Synthetic catalysts are used to accelerate a variety of industrial processes and are crucial to the chemical manufacturing industry. However, catalysts are also found in nature in the form of enzymes. Enzymes are proteins that are able to lower the activation energy for various biochemical reactions. They do this by binding the reactant(s), known as the substrate(s), to an active site within the enzyme. At the active site, the substrate(s) can form an activated complex at lower energy. Once the reaction completes, the product(s) leaves the active site, so the enzyme is free to catalyze more reactions.
Enzyme catalysis
An enzyme catalyzes a biochemical reaction by binding a substrate at the active site. After the reaction has proceeded, the products are released and the enzyme can catalyze further reactions.
The Induced Fit Model
One model of enzyme mechanism is called the induced fit model. This model proposes that the binding of the reactant, or substrate, to the enzyme active site results in a conformational change to the enzyme. This change stabilizes the transition state complex, and thus lowers the activation energy.

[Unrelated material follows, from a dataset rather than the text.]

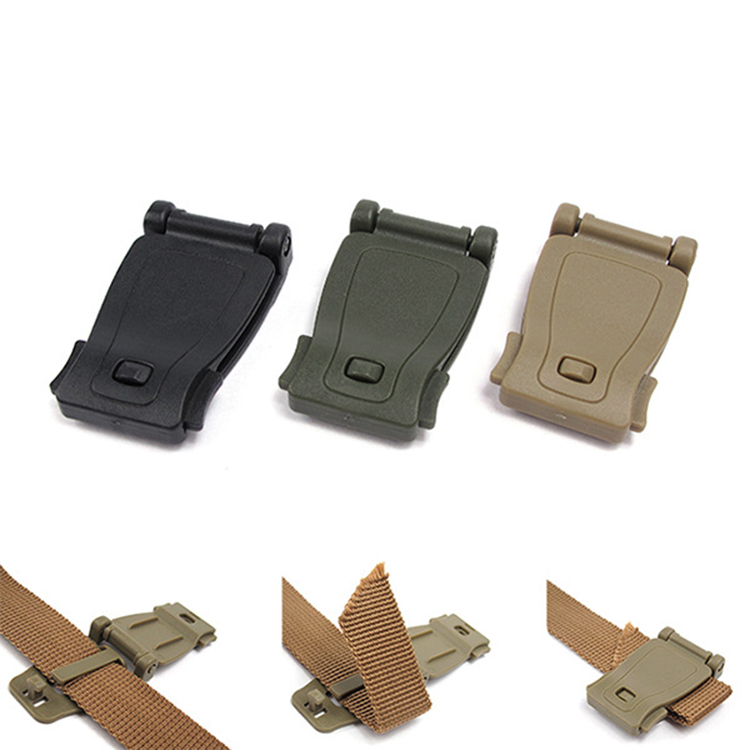 Outdoor molle strap bag webbing connecting clip military backpack accessory durable <strong>buckle</strong>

Ways That Enzymes Catalyze Reactions
Enzymes can catalyze reactions through a variety of mechanisms. Some of these include:
- Bond strain: enzymes can destabilize bonds within the substrate.
- Proximity and orientation: conformational changes in the enzyme upon substrate binding can bring reactive groups closer together or orient them so they can react.
- Proton donors and acceptors: the presence of acidic or basic groups can affect bond polarization and reaction speed.
- Electrostatic catalysis: electrostatic attractions between the enzyme and the substrate can stabilize the activated complex.
- Covalent catalysis: covalent bonding to side chains or cofactors can lower the energy of the transition state.
As such, enzymes show that evolutionary biology has produced highly effective catalysts.